- To-do list:
[A] In the post on James Cone's lecture, which school hosted him to present the 2006 Ingersoll Lecture?
[B] Pick up the post on James Cone's lecture after its last sentence and carry it forward.

- Quoted passage:
/---
Shortcuts

Connect with us on Facebook!
Subscribe.
[Feeds & Readers]
Follow us on Twitter!

Make us your home page!
Authors, sign in!

« Fox Reports Youth Vote Accurately!? | Main | Gobble, Gobble, Slot Machine »


James Cone: The Cross and the Lynching Tree

By Larry James
November 30, 2007

Last year on October 19, Harvard Divinity School hosted James Cone, Charles A. Briggs Distinguished Professor of Systematic Theology at Union Theological Seminary in New York City, to present the 2006 Ingersoll Lecture.

What follows is an essay based on the speech Cone delivered. His subject was provocative, as is typical with Cone: the cross and the lynching tree. When I was in seminary, I had the wonderful opportunity to enroll in a summer school class with Dr. Cone. He has had a profound influence on my life and thinking. Watch and read. Don't miss what he says...

Follow the link to watch the video and get the entire, amazing message...

One has to have a powerful religious imagination to see redemption in the cross, to discover life in death and hope in tragedy.

"Christianity," Reinhold Niebuhr wrote, "is a faith which takes us through tragedy to beyond tragedy, by way of the cross to victory in the cross."

What kind of salvation is that? To understand what the cross means in America, we need to take a good long look at the lynching tree in this nation's history -- "the bulging eyes and twisted mouth," that "strange fruit" that Billie Holiday sang about, "blood on the leaves and blood at the root." The lynched black victim experienced the same fate as the crucified Christ.
\---
- Information supplied:
/---
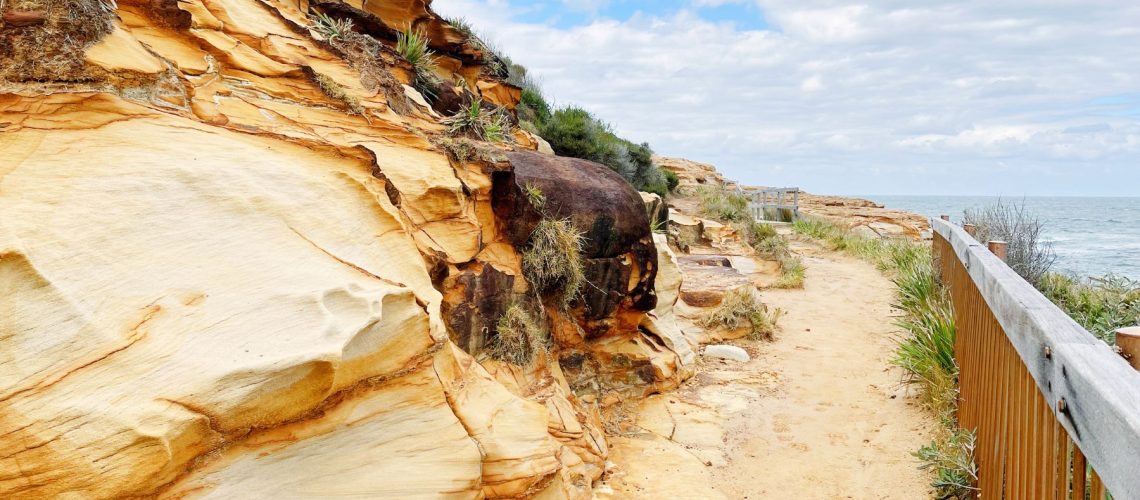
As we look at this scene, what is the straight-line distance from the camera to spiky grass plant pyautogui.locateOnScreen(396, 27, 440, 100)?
21.2 feet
\---
- Task results:
[A] Harvard Divinity School

[B]
The cross and the lynching tree interpret each other. Both were public spectacles, usually reserved for hardened criminals, rebellious slaves, and rebels against the Roman state and falsely accused militant blacks who were often called "black beasts" and "monsters in human form" for their audacity to challenge white supremacy in America. Any genuine theology and any genuine preaching must be measured against the test of the scandal of the cross and the lynching tree.

"Jesus did not die a gentle death like Socrates, with his cup of hemlock.... Rather, he died like a [lynched black victim] or a common [black] criminal in torment, on the tree of shame" (Hengel). The crowd's shout, "Crucify him! (Mark 15:14), anticipated the white mob's shout, "Lynch him!" Jesus' agonizing final cry from the cross, "My God, my God, why have you forsaken me?" (Mark 15:34) was similar to the Georgia lynching victim Sam Hose's awful scream, as he drew his last breath, "Oh my God! Oh, Jesus."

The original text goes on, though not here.